TEKS YANG DITAMPILKAN
Pembiayaan Kesehatan
Kesehatan
adalah unsur vital dan merupakan elemen konstitutif dalam proses kehidupan
seseorang. Tanpa kesehatan, tidak mungkin bisa berlangsung aktivitas seperti
biasa.
Sebagai subsistem penting dalam
penyelenggaraan pembanguan kesehatan, terdapat beberapa faktor penting dalam
pembiayaan kesehatan yang mesti diperhatikan. Pertama, besaran (kuantitas)
anggaran pembangunan kesehatan yang disediakan pemerintah maupun sumbangan
sektor swasta. Kedua, tingkat efektifitas dan efisiensi penggunaan
(fungsionalisasi) dari anggaran yang ada.
Di Negara kita, proporsi anggaran
pembangunan kesehatan tidak pernah mencapai angka dua digit dibanding dengan
total APBN/APBD.
Padahal, Badan Kesehatan Dunia (WHO)
jauh-jauh hari telah menstandarkan anggaran pembangunan kesehatan suatu Negara
pada kisaran minimal 5% dari GDP (Gross Domestic Product/Pendapatan
Domestik Bruto).

YANG HARUS DIKERJAKAN
[A] Apakah setiap pernyataan berikut sesuai dengan teks tentang pembiayaan kesehatan? Jawab ya atau tidak untuk masing-masing, disertai kutipan persis kata-kata teks yang menentukan. (i) Proporsi anggaran pembangunan kesehatan di negara kita pernah mencapai angka dua digit dibanding total APBN/APBD. (ii) WHO menstandarkan anggaran pembangunan kesehatan suatu negara pada kisaran minimal 5% dari GDP. (iii) Faktor kedua yang disebut dalam pembiayaan kesehatan adalah besaran anggaran.
[B] Tuliskan kembali dengan tepat bagian teks tentang pembiayaan kesehatan, mulai dari "anggaran pembangunan kesehatan yang" sampai dengan "total APBN/APBD.".

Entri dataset
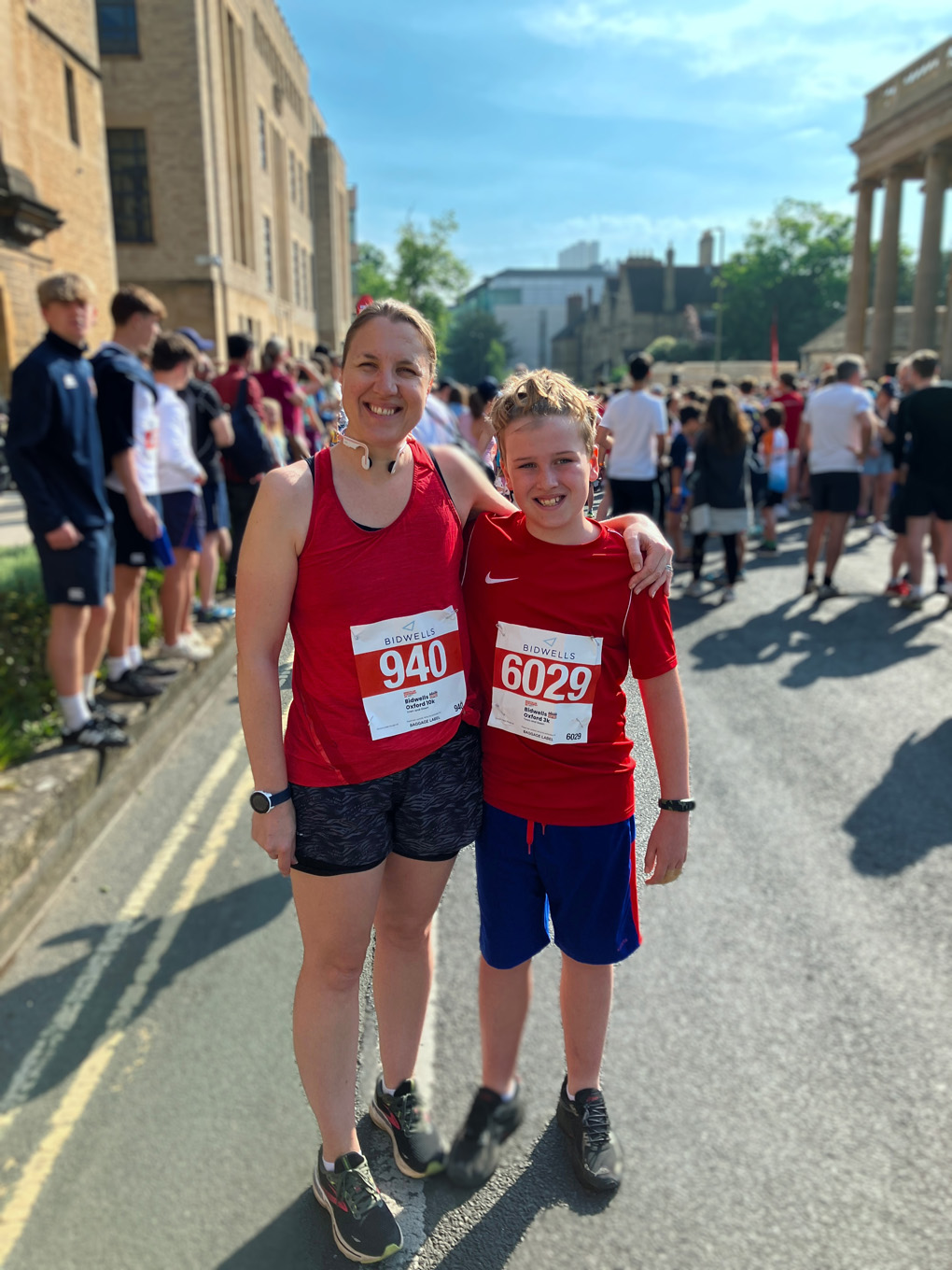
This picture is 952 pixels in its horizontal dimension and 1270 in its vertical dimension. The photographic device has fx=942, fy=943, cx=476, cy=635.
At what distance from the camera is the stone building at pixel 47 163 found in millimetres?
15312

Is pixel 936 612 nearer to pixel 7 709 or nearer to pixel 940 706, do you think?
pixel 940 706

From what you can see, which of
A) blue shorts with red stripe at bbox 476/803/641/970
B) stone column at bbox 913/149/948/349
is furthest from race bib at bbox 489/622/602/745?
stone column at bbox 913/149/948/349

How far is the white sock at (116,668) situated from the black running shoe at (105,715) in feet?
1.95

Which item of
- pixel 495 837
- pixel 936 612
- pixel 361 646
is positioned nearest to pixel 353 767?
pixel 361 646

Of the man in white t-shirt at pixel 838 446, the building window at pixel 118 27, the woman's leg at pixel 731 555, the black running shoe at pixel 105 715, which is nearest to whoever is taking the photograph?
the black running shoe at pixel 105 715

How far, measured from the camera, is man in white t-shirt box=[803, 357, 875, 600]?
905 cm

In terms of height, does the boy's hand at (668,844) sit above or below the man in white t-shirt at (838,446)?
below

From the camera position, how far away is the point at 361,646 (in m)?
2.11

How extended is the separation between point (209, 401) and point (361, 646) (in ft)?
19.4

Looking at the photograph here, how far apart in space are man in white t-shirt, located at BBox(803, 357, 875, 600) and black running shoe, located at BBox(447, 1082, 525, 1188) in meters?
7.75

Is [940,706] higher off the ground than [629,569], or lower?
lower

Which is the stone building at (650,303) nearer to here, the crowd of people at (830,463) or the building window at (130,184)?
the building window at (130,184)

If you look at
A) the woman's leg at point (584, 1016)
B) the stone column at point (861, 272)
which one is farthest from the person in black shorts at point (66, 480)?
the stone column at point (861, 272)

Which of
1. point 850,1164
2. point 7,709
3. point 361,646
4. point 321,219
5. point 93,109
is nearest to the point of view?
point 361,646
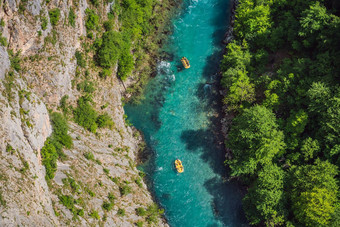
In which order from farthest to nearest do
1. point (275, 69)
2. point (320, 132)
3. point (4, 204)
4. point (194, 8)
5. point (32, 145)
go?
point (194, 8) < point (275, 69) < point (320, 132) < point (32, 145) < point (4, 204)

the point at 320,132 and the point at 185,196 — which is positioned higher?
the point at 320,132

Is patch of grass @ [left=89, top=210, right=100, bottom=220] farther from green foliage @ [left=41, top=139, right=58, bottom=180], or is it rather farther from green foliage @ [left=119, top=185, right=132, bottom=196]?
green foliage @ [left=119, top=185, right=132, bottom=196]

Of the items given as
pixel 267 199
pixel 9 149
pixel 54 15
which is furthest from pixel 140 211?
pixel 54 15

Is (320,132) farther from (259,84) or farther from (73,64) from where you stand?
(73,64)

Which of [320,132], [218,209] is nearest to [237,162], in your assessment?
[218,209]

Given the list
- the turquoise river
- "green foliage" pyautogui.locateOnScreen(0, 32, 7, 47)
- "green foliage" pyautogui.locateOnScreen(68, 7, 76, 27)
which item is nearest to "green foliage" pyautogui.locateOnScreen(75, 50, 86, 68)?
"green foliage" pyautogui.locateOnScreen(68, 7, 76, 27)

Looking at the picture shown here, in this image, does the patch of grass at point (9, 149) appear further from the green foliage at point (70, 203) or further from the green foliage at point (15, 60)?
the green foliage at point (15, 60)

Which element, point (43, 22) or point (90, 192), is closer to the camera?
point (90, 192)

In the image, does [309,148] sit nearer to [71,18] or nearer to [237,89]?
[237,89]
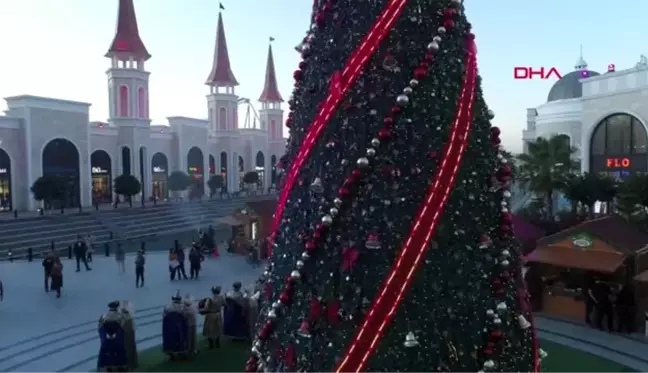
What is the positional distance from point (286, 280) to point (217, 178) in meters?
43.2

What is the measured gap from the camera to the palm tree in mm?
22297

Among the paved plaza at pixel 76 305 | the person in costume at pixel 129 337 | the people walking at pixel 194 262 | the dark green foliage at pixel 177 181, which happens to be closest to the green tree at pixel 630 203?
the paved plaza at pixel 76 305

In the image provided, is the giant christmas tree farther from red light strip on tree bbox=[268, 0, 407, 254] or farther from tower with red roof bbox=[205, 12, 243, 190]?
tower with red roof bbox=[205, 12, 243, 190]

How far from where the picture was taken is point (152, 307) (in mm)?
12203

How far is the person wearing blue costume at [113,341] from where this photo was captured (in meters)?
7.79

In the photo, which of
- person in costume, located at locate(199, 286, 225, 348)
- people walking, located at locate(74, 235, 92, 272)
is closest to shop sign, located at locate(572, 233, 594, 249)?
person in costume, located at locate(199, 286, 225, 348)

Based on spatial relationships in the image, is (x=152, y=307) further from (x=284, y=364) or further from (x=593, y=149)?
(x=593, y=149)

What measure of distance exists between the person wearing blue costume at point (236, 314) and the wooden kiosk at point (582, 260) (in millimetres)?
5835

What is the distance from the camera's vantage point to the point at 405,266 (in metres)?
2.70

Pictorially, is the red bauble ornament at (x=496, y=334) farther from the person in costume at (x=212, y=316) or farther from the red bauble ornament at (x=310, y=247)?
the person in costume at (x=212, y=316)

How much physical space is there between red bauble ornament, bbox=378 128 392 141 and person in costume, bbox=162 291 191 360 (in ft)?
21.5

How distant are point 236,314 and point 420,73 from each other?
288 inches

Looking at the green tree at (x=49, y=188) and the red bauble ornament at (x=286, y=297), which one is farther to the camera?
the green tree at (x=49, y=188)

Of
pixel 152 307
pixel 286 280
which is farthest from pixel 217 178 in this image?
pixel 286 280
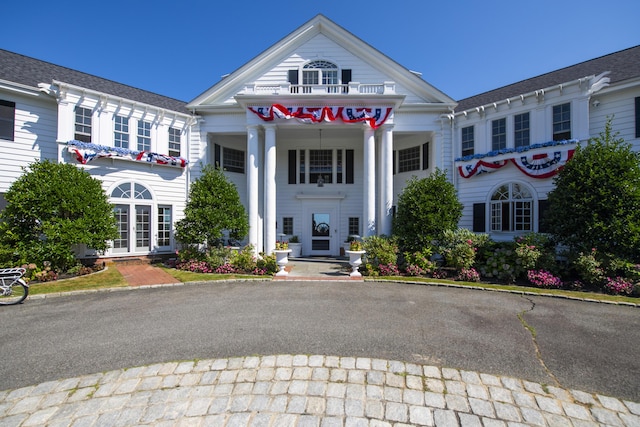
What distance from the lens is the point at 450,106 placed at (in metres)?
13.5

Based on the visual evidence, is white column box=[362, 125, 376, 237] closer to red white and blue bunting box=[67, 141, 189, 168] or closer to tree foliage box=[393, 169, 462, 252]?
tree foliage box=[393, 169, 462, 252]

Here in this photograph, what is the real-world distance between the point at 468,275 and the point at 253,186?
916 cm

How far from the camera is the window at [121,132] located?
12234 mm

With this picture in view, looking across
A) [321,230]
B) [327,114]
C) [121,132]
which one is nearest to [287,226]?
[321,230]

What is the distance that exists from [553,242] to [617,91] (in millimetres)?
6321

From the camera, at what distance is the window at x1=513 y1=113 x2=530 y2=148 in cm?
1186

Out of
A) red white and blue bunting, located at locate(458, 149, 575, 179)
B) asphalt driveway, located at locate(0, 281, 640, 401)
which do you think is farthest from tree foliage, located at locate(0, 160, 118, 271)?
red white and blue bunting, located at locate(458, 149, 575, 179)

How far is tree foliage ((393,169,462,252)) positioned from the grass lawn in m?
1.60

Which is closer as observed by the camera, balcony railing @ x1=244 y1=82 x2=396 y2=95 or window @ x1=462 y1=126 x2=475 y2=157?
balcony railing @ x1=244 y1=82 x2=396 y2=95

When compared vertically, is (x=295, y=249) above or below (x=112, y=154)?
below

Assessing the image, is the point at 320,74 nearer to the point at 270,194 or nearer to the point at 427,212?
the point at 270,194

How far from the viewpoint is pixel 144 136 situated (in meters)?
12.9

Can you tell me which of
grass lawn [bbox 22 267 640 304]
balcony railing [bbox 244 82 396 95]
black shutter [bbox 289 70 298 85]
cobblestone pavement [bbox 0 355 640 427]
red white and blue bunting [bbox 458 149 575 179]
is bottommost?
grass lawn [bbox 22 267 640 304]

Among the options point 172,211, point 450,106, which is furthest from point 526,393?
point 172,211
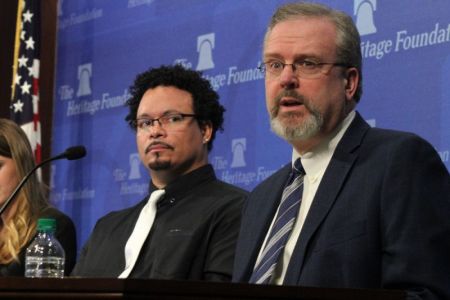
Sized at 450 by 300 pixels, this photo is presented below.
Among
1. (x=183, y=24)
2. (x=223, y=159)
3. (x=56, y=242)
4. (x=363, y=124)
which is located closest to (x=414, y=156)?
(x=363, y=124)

JAWABAN PER TUGAS
[A]
(i) Tidak: "proporsi anggaran pembangunan kesehatan tidak pernah mencapai angka dua digit dibanding dengan total APBN/APBD"
(ii) Ya: "menstandarkan anggaran pembangunan kesehatan suatu Negara pada kisaran minimal 5% dari GDP"
(iii) Tidak: "Kedua, tingkat efektifitas dan efisiensi penggunaan (fungsionalisasi) dari anggaran yang ada"

[B]
anggaran pembangunan kesehatan yang disediakan pemerintah maupun sumbangan
sektor swasta. Kedua, tingkat efektifitas dan efisiensi penggunaan
(fungsionalisasi) dari anggaran yang ada.
Di Negara kita, proporsi anggaran
pembangunan kesehatan tidak pernah mencapai angka dua digit dibanding dengan
total APBN/APBD.